SOURCE EXTRACT –
____
For whatever reason the project Octavia RS was running a bit rich everywhere except at high loads and high RPMS. My solution to reduce the fuelling and increase the AFRs was to do some MAF tuning using a piggyback ECU. By using short-term fuel trim data, I could see how much I needed to reduce the MAF signal.


Why Not Use AFRs?

First off, why am I doing it according to short term fuel trims and not using AFRs?

The car is equipped with a wideband lambda sensor from the factory. This means it has target AFRs it wants to meet under all conditions. MAF tuning using AFRs is not going to work in this case because the target is going to be constantly moving as the car’s ECU adjusts the fuelling to meet its AFR targets. Tuning the MAF signal on a wideband equipped car means allowing the car’s ECU to achieve its AFR targets with as small as possible adjustment of the short-term fuel trims.

OBD2

Luckily, we can see the short-term fuel trims in real time using an OBD Bluetooth dongle and an Android app called Car Scanner. If you have someone else driving you can adjust the MAF signal in real-time or alternatively you can use Car Scanner to datalog the short-term fuel trims, feed the data into LogWorks analysis software and find the adjustments you need to make.

The Problem on the Octavia

The problem with the Octavia was that it was maxing out the adjustment range of the ECU. Specifically, the short-term fuel trims could be pegged at -25% to try to get to its AFR targets. 25% I believe is the limit of adjustment which means even with -25% fuelling the ECU was still not able to get to the AFR target, the fuelling would still be rich.

Short-Term Fuel Trim Adjustment Range

By tuning (reducing) the MAF signal going to the car’s ECU, we can reduce the fuel entering the engine, meaning the ECU would not need to take out so much fuelling (using short-term fuel trims) to get to the AFR target.
____
DATA SHOWN –
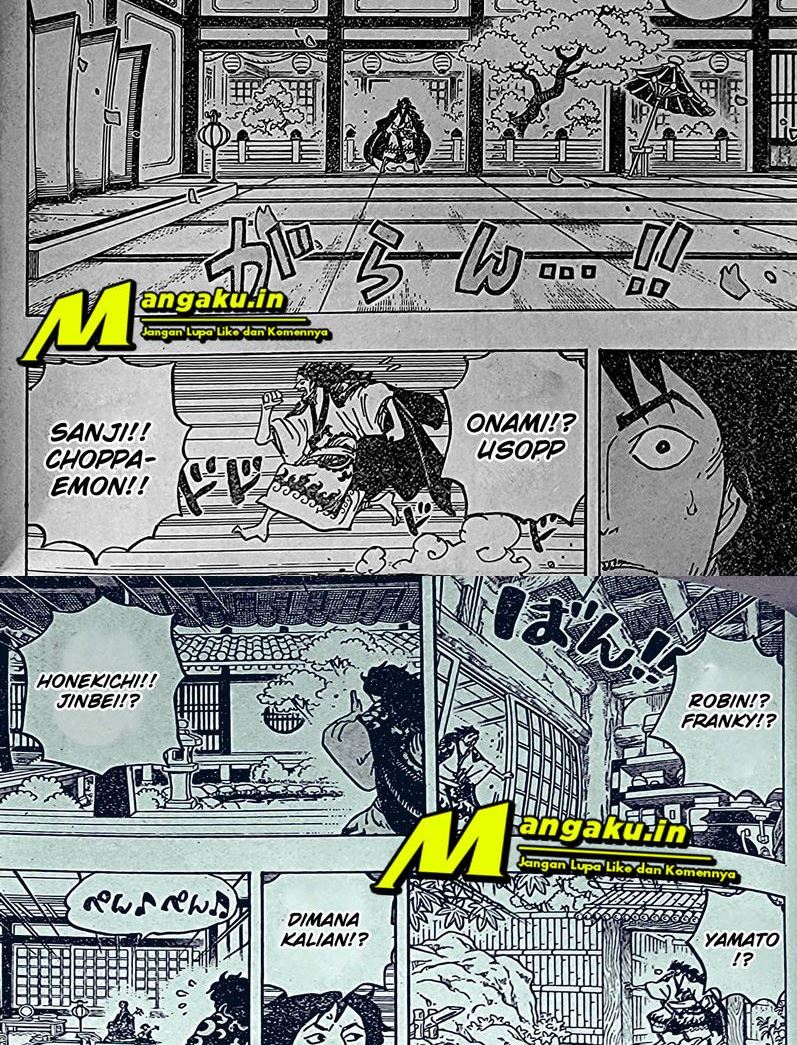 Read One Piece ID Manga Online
____
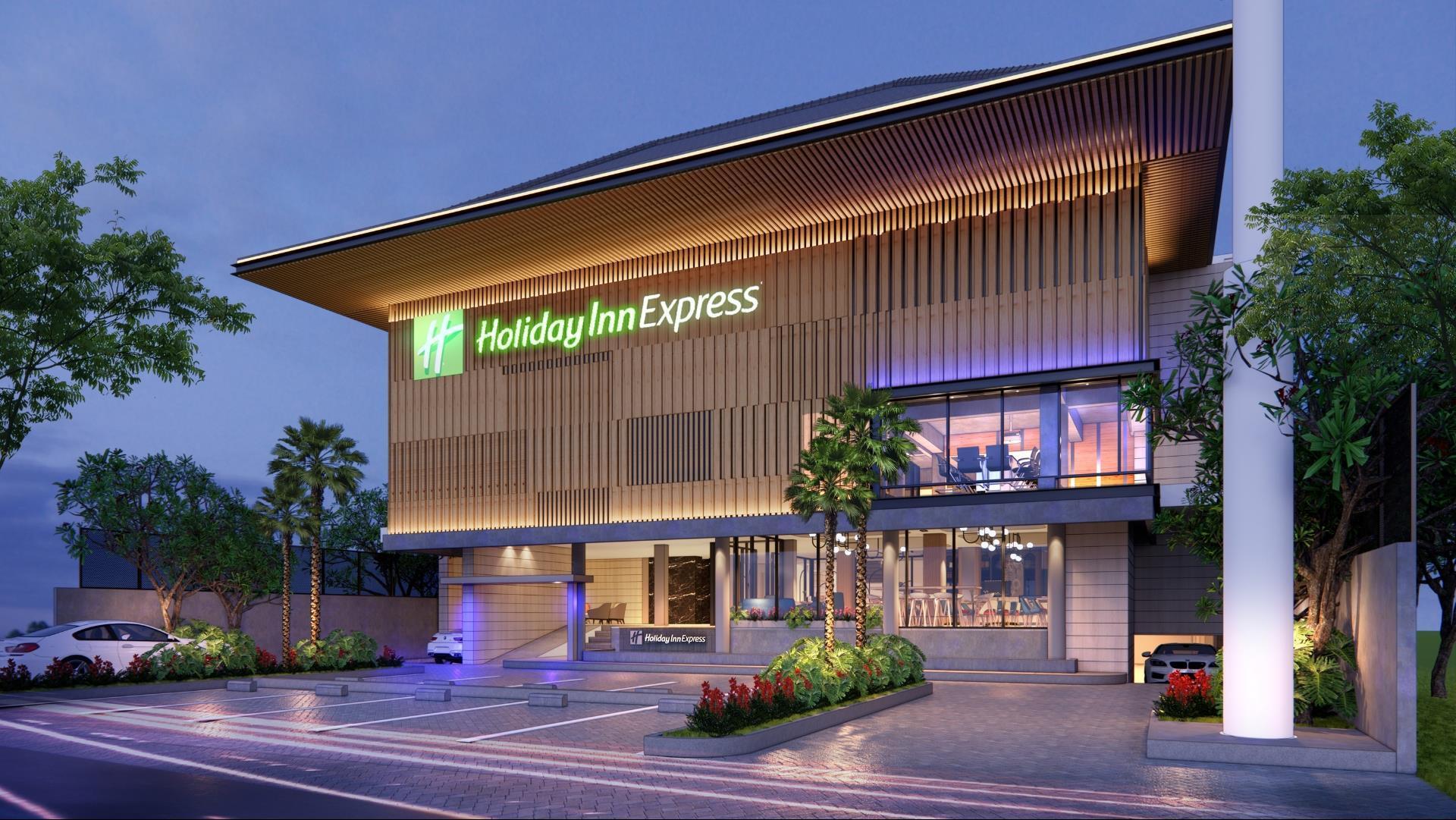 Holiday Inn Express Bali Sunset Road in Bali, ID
____
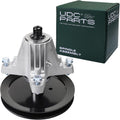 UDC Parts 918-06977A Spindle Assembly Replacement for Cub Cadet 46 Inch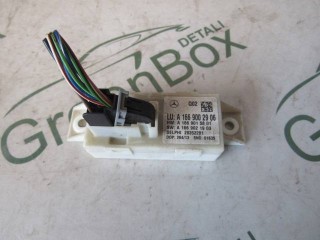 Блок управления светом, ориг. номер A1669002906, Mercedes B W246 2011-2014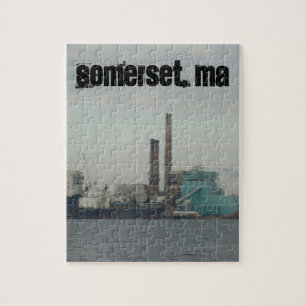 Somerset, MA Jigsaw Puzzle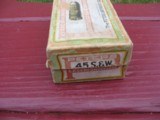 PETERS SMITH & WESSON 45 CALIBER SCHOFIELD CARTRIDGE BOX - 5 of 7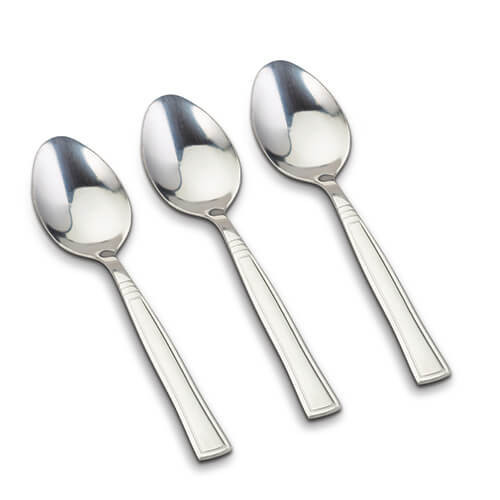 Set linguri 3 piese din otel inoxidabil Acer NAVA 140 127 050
____
PARTS OF THE EXERCISE –
- A) According to the MAF tuning text, at what value could the Octavia's short-term fuel trims be pegged while the ECU tried to reach its AFR targets?
- B) Write the next part of the MAF tuning text, picking up after its final sentence.

EXERCISE ANSWERS –
- A) They could be pegged at -25%.

- B)
An Example

If the short-term fuel trims were only -10% to achieve the AFR target we know the fuelling is correct.

If on the other hand the short-term fuel trims were -25% we can probably assume that the target had not been met because the ECU was at the limit of its adjustment range. It would still take out more fuel to get to the AFR target, but it can’t. By reducing the fuelling via MAF tuning the sensor signal, we bring the fuelling closer to the centre of the short-term fuel trim adjustment range. This gives the car’s ECU more scope to adjust fuelling. By reducing the MAF signal the ECU no longer needs to use -25% short-term fuel trim to get to the target, with a reduced MAF signal it may only need to use a -10% adjustment in the short-term fuel trim.

The Objective & Result

I wanted to get the average short-term fuel trim down to less than +/-10% and preferably less than +/-5%. By reducing the MAF sensor signal by varying amounts through the range of the MAF sensor signal I achieved the goal. Now the fuel trims are less than 10%.

To confirm the MAF tuning was a success I checked the minimum fuel trims between the original setup i.e. no tuning to the MAF signal and the final tune of the MAF signal (using a piggyback ECU). The unaltered setup was showing a consistent minimum value of the short-term fuel trims of -25% ie the adjustment range was maxed out. This was confirmed by the fact that fuelling was still rich according to the AFRs (also supplied through the Car Scanner OBD app). With the tuned MAF signal the minimum value for the short-term fuel trims were at most -15% and most around -10%. This confirms that the ECU was able to meet its AFR targets, which in turn means the fuelling is correct. This was confirmed by looking at the AFRs which showed normal AFRs i.e. around 14.7 at cruise and light loads and high 11s, low 12 AFRs under high loads.

Why Did The MAF Signal Need Tuning?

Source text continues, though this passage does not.